Abstract

Surface electromyographic activities were recorded from bilateral trunk muscles as test participants maintained a 50% maximum, voluntary, isometric, lateral bend contraction to volitional exhaustion. To challenge the trunk with a prolonged lateral bend task and observe the responses of the agonist and antagonist muscles to the resulting fatigue. Lateral bend exertions of the trunk have been identified as a risk factor for injury to spine tissues. However, little is known about the response of spine muscles to fatigue and the subsequent implications for spine stability, joint loading, and tissue injury. Surface electromyography provides a window on muscle loading and progressive fatigue. Eleven male participants performed a set of maximum lateral bend exertions at the start of the trial, then maintained an upright standing posture while resisting 50% of the maximum moment until volitional exhaustion, then performed another set of maximum contractions. All contractions were isometric.
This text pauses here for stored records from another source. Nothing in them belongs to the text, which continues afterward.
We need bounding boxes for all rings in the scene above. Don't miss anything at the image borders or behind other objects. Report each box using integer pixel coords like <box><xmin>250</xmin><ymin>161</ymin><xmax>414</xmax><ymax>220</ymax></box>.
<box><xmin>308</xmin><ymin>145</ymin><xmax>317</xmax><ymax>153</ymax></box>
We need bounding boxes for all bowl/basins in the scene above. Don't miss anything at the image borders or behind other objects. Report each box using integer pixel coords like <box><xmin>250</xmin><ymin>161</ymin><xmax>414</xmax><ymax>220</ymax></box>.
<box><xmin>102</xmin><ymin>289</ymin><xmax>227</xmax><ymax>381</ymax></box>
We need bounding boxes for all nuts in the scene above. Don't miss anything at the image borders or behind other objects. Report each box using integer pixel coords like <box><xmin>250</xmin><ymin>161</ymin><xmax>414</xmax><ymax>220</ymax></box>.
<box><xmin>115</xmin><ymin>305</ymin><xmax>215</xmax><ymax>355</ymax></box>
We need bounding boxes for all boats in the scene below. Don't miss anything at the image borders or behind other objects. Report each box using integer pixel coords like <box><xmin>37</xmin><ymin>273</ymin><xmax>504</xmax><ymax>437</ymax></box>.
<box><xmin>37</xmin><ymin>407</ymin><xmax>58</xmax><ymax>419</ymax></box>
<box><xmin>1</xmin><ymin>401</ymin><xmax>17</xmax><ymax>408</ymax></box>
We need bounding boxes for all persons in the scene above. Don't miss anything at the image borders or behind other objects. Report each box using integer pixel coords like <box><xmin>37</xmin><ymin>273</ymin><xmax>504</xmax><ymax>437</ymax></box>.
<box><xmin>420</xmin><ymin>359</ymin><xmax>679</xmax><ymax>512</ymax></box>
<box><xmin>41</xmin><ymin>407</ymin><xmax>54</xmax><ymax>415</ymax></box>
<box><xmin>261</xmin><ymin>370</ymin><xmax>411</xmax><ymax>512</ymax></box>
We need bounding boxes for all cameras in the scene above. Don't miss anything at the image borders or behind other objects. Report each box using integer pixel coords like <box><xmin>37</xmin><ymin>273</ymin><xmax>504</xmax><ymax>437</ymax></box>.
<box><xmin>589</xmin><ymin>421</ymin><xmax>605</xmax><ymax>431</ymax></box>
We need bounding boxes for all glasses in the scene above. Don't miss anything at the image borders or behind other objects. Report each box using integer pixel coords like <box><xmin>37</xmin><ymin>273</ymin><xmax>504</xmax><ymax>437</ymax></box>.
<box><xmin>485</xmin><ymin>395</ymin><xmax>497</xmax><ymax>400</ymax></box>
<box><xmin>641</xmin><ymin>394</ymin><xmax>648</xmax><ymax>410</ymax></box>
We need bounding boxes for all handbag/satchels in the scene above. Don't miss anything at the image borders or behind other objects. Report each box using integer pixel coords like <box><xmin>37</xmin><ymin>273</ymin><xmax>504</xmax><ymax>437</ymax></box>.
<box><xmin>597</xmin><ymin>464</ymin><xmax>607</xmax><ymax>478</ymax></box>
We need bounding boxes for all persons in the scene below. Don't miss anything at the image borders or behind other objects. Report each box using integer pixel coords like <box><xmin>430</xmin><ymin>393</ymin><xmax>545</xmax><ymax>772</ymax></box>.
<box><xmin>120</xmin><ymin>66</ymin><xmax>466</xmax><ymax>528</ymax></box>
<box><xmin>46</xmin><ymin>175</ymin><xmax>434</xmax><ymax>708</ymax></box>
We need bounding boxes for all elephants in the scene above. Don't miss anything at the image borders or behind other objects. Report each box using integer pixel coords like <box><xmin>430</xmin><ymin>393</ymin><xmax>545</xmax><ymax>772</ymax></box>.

Measurements were made, throughout each contraction, of the lateral bend moment and abdominal and trunk extensor electromyographic activities at six bilateral surface electromyography sites. Electromyographic amplitude and mean power frequency were calculated with 500-millisecond segments recorded serially every 800 milliseconds. Mean values were calculated with data from the first and last 5% of the trial durations. Statistics determined if fatigue had a significant effect on maximum moment and the electromyographic statistics for each muscle site. Fatigue resulted in a significant decrease in maximum lateral bend moment and increase in moment variability. Decreases in mean power frequency, indicating fatigue, were observed in three agonists (the trunk extensors) and one antagonist muscle. Unfatigued agonist electromyographic amplitudes correlated well with the mechanical advantage of muscles to generate lateral bend moments. Unfatigued antagonist activities were low except for the thoracic erector spinae. The agonists and antagonists demonstrated average increases of 17% and 8%, respectively, when pooled across muscles. Much of this change was predicted to have been associated with increases in co-contracting muscle forces. The trunk responded to a prolonged, lateral bend contraction by increasing co-contraction as agonist trunk muscles fatigued. It was proposed that the fatigue compromised neural coordination and that the co-contraction served to maintain spine stability.